Im not happy shes doing this, i don't know whether to intervene but then she doesn't learn?
We have two other cockatiels (all hand reared including new baby Mellow) Im hoping they will teach her these things but i dont want her to harm herself in the meantime especially when im not around for an hour or so.
Shes in a separate cage to the others by the way. 

Any advice is wanted and welcome, thank you in advance!


----------



## nwoodrow (Feb 13, 2011)

if shes just learning to perch then i recommend that you put some closer to the cage bottom and as she gets better then put the others a little higher up gradually adding more perches, only have a few right now so she doesnt break feathers, to help strengthen her muscles for flight you could play the up down game, perch her on you finger and just move it up and down getting her to flap her wings. is she eating okay.


----------



## morla (Aug 15, 2011)

Welcome to the forums! I hope you like it here!


----------



## mellowyellow (Feb 28, 2011)

Thanks for the reply for starters! 
She's okay with standing on the perches she only has troubled with climbing around the cage. She understands using her feet on the sides but doesn't use her beak to actually climb around instead she puts her wings out and falls to the bottom. I like your idea of putting the perches lower down, I'll do that. But I'm still concerned she isn't climbing...
She's eating absolutely fine, she's having seed, wholemeal bread, corn and millet spray. I'll be putting some Broccoli and silver beat in soon I'm just getting her settled in with food she recognizes from the breeders.


----------



## mellowyellow (Feb 28, 2011)

nwoodrow said:


> if shes just learning to perch then i recommend that you put some closer to the cage bottom and as she gets better then put the others a little higher up gradually adding more perches, only have a few right now so she doesnt break feathers, to help strengthen her muscles for flight you could play the up down game, perch her on you finger and just move it up and down getting her to flap her wings. is she eating okay.
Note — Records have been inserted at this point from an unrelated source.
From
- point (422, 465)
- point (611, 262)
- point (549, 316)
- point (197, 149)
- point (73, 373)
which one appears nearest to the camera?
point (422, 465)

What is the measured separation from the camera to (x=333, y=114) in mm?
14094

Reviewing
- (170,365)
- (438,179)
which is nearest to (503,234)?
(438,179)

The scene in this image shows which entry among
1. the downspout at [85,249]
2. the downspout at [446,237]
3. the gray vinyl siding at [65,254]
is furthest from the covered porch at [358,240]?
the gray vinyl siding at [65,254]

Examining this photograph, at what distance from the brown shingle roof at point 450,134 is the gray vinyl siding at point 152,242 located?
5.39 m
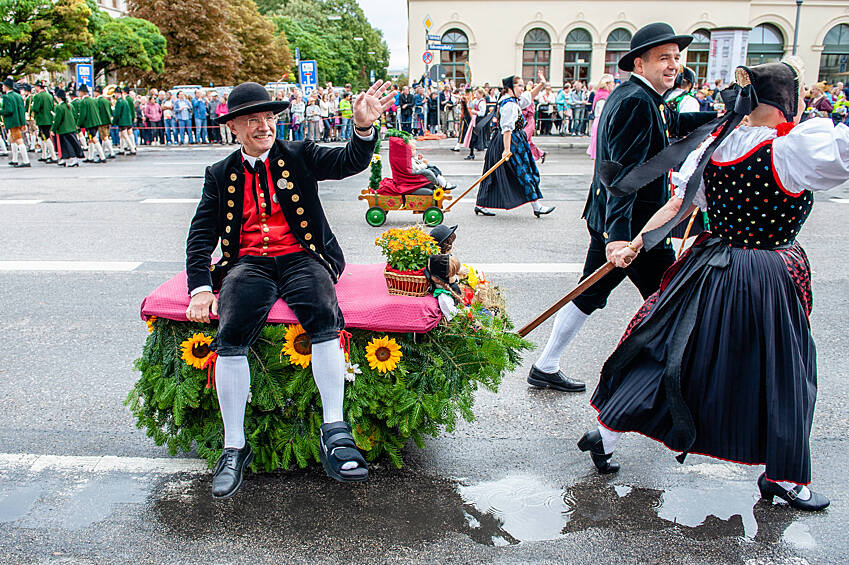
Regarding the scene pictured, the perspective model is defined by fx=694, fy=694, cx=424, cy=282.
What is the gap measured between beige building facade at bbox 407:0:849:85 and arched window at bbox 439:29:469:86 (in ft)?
0.18

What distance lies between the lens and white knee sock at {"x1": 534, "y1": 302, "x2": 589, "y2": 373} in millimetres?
4066

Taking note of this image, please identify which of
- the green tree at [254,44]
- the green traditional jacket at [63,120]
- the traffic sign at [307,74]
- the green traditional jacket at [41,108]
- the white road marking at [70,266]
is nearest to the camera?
the white road marking at [70,266]

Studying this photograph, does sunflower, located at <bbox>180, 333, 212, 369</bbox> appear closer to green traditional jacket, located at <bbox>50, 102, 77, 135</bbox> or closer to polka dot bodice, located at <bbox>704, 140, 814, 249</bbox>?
polka dot bodice, located at <bbox>704, 140, 814, 249</bbox>

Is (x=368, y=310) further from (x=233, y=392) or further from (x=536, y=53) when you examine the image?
(x=536, y=53)

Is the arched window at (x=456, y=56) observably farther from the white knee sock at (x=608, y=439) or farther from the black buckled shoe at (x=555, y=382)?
the white knee sock at (x=608, y=439)

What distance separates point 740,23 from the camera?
129ft

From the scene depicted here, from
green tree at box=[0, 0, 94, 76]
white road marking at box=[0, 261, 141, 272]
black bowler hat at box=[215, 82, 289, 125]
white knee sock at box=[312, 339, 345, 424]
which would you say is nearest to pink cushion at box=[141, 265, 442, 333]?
white knee sock at box=[312, 339, 345, 424]

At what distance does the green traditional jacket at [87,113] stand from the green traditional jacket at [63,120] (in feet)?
1.76

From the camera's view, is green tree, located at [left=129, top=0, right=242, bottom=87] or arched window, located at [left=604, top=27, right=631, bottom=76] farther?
green tree, located at [left=129, top=0, right=242, bottom=87]

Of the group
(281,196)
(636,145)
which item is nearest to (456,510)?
(281,196)

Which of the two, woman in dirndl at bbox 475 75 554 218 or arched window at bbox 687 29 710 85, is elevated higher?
arched window at bbox 687 29 710 85

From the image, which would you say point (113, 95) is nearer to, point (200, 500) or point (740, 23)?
point (200, 500)

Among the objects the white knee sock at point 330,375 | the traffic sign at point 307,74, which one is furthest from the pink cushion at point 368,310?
the traffic sign at point 307,74

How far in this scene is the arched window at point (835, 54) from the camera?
40531 millimetres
Thanks for the reply for starters!
She's okay with standing on the perches she only has troubled with climbing around the cage. She understands using her feet on the sides but doesn't use her beak to actually climb around instead she puts her wings out and falls to the bottom. I like your idea of putting the perches lower down, I'll do that. But I'm still concerned she isn't climbing...
She's eating absolutely fine, she's having seed, wholemeal bread, corn and millet spray. I'll be putting some Broccoli and silver beat in soon I'm just getting her settled in with food she recognizes from the breeders.


----------



## nwoodrow (Feb 13, 2011)

im glad she's eating good, the climbing of the cage will come, my little ones like to climb with feet and flap their wings to go up, its so funny.


----------